Searching over 5,500,000 cases.

Buy This Entire Record For $7.95

Download the entire decision to receive the complete text, official citation,
docket number, dissents and concurrences, and footnotes for this case.

Learn more about what you receive with purchase of this case.

Prather v. Astrue

May 21, 2010


The opinion of the court was delivered by: Kendall J. Newman United States Magistrate Judge


Plaintiff seeks judicial review of a final decision of the Commissioner of Social Security ("Commissioner" or "defendant") denying plaintiff's application for Disability Insurance Benefits under Titles II and XVI of the Social Security Act ("Act"). In her motion for summary judgment, plaintiff principally contends that the Administrative Law Judge ("ALJ") erred by: (1) rejecting the opinion of plaintiff's treating physician without a legitimate basis for doing so; (2) failing to credit plaintiff's testimony and third party statements regarding the nature and extent of plaintiff's functional limitations; and (3) failing to secure the testimony of a vocational expert. (Dkt. No. 19.) The Commissioner filed a cross-motion for summary judgment. (Dkt. No. 20.)

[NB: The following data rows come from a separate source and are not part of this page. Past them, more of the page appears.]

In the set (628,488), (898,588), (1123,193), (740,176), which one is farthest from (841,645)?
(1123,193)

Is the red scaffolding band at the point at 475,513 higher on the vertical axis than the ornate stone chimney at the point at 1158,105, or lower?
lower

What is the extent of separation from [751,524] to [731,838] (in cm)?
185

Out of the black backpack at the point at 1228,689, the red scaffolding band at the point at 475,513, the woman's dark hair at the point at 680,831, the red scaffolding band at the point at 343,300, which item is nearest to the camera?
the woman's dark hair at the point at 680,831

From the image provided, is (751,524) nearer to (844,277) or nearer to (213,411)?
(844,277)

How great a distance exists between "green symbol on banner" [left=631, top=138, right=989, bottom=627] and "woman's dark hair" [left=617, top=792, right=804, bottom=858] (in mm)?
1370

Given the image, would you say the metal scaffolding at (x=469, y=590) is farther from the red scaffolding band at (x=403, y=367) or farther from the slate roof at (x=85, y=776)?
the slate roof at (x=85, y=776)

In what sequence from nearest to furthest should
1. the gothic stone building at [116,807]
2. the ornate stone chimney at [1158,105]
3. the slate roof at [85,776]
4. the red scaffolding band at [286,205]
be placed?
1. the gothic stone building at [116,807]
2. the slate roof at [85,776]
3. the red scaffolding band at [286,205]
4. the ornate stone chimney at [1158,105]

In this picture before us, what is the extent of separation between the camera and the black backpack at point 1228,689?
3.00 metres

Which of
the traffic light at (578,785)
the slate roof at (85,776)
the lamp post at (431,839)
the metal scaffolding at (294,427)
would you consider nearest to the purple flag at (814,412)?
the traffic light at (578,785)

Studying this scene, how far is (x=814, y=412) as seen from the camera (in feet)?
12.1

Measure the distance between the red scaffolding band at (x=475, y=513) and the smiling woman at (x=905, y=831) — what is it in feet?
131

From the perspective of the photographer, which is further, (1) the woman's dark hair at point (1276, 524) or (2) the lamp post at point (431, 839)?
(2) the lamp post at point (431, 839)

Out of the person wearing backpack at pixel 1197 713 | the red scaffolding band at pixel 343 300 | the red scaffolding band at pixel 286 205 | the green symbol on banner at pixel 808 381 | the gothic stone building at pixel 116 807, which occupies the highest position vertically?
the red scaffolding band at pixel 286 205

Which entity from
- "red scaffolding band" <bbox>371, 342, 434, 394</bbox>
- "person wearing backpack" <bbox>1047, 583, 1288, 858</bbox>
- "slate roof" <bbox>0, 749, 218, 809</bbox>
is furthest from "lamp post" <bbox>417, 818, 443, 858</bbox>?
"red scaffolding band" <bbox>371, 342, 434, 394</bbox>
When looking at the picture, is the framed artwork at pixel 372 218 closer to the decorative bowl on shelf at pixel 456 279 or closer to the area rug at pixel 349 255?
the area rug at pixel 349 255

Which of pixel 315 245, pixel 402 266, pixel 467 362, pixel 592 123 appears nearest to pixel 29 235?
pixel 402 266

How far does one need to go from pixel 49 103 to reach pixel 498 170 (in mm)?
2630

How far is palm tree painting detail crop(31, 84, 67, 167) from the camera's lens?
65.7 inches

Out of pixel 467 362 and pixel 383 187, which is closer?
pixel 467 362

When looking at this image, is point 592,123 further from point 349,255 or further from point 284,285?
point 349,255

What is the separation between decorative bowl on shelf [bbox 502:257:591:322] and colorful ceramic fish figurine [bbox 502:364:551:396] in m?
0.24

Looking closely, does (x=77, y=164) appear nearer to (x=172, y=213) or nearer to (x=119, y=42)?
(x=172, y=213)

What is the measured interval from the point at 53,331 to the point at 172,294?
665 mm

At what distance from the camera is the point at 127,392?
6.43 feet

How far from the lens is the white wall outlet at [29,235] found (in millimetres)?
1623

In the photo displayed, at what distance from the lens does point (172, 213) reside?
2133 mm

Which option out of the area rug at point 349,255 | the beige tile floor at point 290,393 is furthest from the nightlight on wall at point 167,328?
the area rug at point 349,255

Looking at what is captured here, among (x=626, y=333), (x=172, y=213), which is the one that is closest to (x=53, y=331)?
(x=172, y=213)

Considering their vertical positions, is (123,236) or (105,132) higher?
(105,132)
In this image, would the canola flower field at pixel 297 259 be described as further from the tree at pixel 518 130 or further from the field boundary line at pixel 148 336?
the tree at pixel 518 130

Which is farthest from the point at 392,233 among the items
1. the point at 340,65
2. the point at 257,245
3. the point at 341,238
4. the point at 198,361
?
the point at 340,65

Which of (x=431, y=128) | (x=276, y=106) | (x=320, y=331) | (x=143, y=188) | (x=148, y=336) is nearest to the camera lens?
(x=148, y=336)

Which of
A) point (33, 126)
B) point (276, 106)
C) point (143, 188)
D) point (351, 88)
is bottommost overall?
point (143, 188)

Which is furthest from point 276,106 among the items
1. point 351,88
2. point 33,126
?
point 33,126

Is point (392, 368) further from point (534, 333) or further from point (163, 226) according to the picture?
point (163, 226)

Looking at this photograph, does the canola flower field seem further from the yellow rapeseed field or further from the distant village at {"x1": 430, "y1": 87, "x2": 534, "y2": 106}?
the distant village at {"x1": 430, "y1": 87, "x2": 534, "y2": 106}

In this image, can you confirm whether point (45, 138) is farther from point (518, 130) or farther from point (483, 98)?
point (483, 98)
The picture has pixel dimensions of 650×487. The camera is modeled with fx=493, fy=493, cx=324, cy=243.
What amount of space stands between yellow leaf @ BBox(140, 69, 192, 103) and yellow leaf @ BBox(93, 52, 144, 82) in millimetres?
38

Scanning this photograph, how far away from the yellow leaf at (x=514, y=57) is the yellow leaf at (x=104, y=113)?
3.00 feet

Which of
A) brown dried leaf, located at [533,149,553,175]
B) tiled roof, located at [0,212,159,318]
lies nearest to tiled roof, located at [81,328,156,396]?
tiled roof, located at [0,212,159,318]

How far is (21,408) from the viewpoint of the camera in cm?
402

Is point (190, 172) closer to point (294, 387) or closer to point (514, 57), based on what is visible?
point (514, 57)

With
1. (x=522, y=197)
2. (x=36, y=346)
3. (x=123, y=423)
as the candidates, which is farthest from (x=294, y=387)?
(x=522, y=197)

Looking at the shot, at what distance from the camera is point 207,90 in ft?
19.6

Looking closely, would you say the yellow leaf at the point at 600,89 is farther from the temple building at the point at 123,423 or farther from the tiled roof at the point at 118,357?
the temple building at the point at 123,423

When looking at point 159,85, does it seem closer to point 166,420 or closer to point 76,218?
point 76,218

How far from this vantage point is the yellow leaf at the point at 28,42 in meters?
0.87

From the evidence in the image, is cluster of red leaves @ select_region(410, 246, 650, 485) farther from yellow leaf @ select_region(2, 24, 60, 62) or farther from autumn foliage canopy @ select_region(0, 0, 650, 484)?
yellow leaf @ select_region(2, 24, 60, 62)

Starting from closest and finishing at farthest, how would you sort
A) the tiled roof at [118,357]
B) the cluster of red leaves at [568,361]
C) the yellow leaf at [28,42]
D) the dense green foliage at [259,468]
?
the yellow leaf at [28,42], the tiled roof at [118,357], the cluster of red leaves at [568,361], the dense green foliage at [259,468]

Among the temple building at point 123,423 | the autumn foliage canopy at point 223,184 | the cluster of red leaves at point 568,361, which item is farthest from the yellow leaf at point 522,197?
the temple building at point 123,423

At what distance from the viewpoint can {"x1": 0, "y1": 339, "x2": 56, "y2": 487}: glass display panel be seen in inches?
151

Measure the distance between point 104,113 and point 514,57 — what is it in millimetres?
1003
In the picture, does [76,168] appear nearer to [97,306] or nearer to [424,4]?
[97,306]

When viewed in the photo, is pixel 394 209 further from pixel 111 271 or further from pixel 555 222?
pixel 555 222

For the reasons stated below, the court denies plaintiff's motion for summary judgment and grants the Commissioner's cross-motion for summary judgment.*fn1


A. Procedural Background

On September 6, 2005, plaintiff filed a Title II and Title XVI application for a period of disability and disability insurance, alleging a disability onset date of March 31, 2003. (Administrative Transcript ("AT") 14, 69-76.) The Social Security Administration denied plaintiff's application initially and upon reconsideration. (AT 14, 43-48, 50-54.) Plaintiff filed a timely request for a hearing, and the ALJ conducted a hearing on May 8, 2006. (AT 542-65.) Plaintiff, who was represented by counsel, was the only person to testify at the hearing. (AT 14.)

In a decision dated January 23, 2008, the ALJ denied plaintiff's application. (AT 11-23.) The ALJ found that plaintiff had the residual functional capacity to perform certain simple, unskilled medium work and therefore was not under a disability within the meaning of the Social Security Act.*fn2 (See AT 14, 18-23.) The ALJ's decision became the final decision of the Commissioner when the Appeals Council denied plaintiff's request for review. (AT 6-8.)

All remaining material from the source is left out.